Boukharine s'est rapidement rétractée et a de nouveau fourni une justification théorique de la politique gouvernementale, cette fois pour la «révolution d'en haut» de Staline. En 1934, il devient rédacteur en chef du journal gouvernemental Izvestia. Peu de temps après, cependant, il fut victime de l'assaut meurtrier de Staline contre l'élite bolchevique. Boukharine a été arrêté en février 1937 et a passé un an en prison avant d'être condamné à mort dans l'un des derniers grands procès publics de l'ère stalinienne. La réalisation remarquable de Boukharine pendant son séjour en prison n'est devenue connue qu'après l'ouverture des archives soviétiques et on a découvert qu'il avait écrit de nombreux cahiers philosophiques ainsi qu'un roman-mémoire de son enfance à Moscou (disponible en anglais sous le titre Comment tout a commencé).
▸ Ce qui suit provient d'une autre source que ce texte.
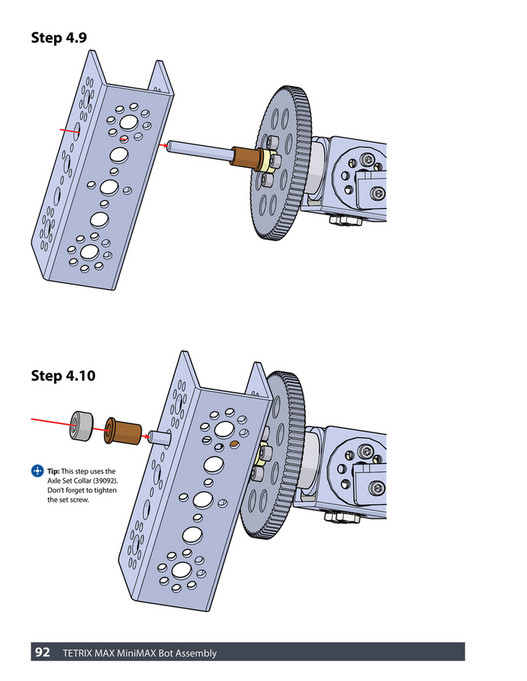 Step 4.9

Step 4.10

Tip: This step uses the Axle Set Collar (39092). Don't forget to tighten the set screw.

92 TETRIX MAX MiniMAX Bot Assembly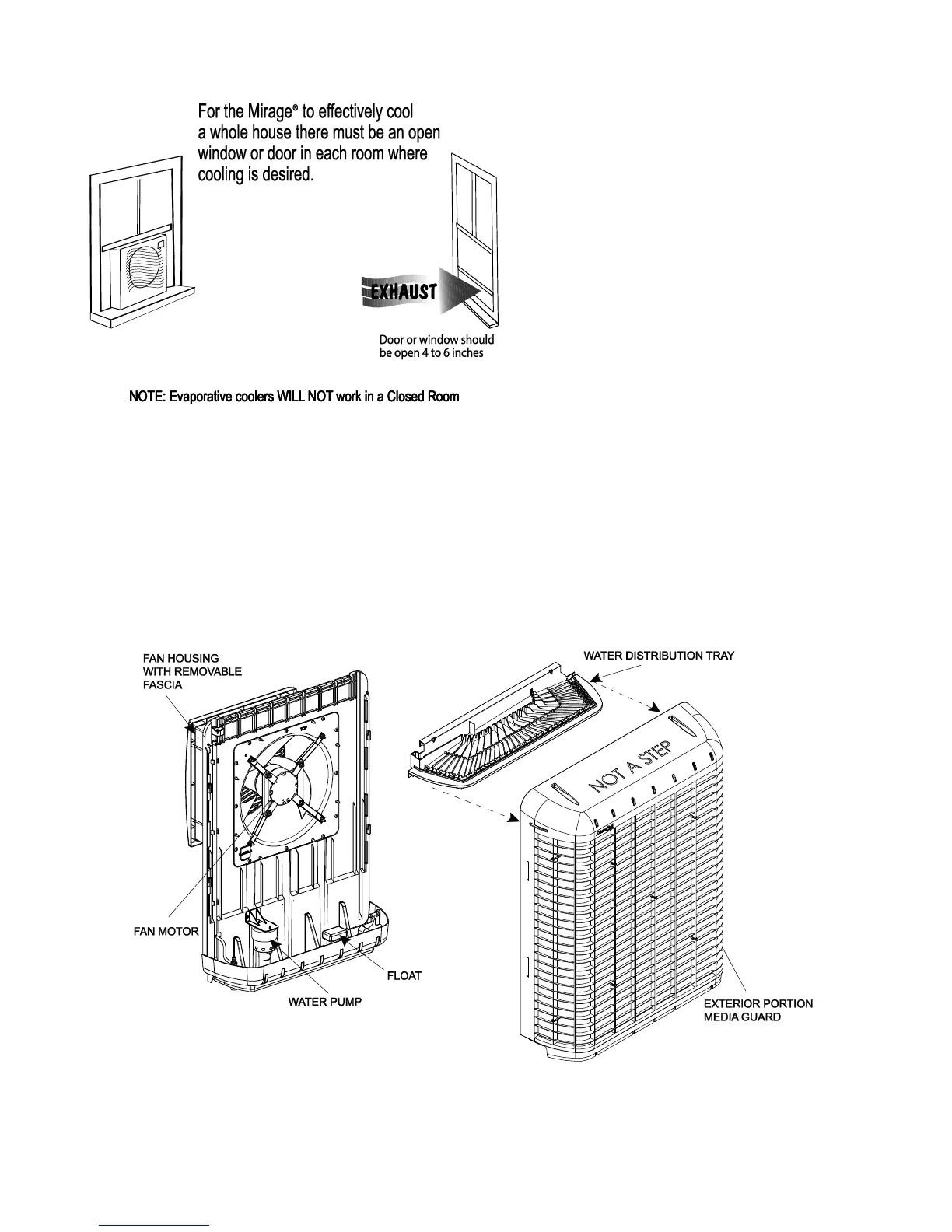 For the Mirage® to effectively cool a whole house there must be an open window or door in each room where cooling is desired.

EXHAUST

Door or window should be open 4 to 6 inches

NOTE: Evaporative coolers WILL NOT work in a Closed Room

FAN HOUSING WITH REMOVABLE FASCIA

WATER DISTRIBUTION TRAY

NOT A STEP

FAN MOTOR

FLOAT

WATER PUMP

EXTERIOR PORTION MEDIA GUARD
Certains analystes ont en outre fait valoir que Boukharine avait réussi à utiliser ses aveux dans la salle d'audience de 1938 pour délivrer un acte d'accusation voilé de Staline.

Dans les premières années de l'ère Gorbatchev (1985–1991), lorsque les réformes étaient encore décrites comme un retour au léninisme, Boukharine était considérée par de nombreux intellectuels réformistes presque comme le saint patron de la perestroïka. En 1988, Boukharine a été officiellement innocentée de toutes les accusations et réadmise à titre posthume dans le parti. Il est devenu un puissant symbole des partisans de la perestroïka non seulement en raison de sa réputation de défenseur de la NEP, mais aussi parce qu'il était largement considéré comme un représentant des meilleurs aspects de la tradition bolchevique. Cependant, le «boom de Boukharine» en Russie a été relativement de courte durée.

Au début du XXIe siècle, on se souvient de Boukharine principalement en raison de son rôle de porte-parole de la période soviétique de la NEP, avec tous ses espoirs et ses contradictions. Lui-même ne considérait pas la NEP comme un modèle alternatif de socialisme, car il voulait clairement dire ce qu'il disait sur le marché se niant. Il attend toujours avec impatience une société socialiste parfaitement organisée et centralisée. Néanmoins, Boukharine incarnait au mieux la vision d'une voie alternative vers le socialisme - une voie qui évitait la violence et les catastrophes de l'époque stalinienne.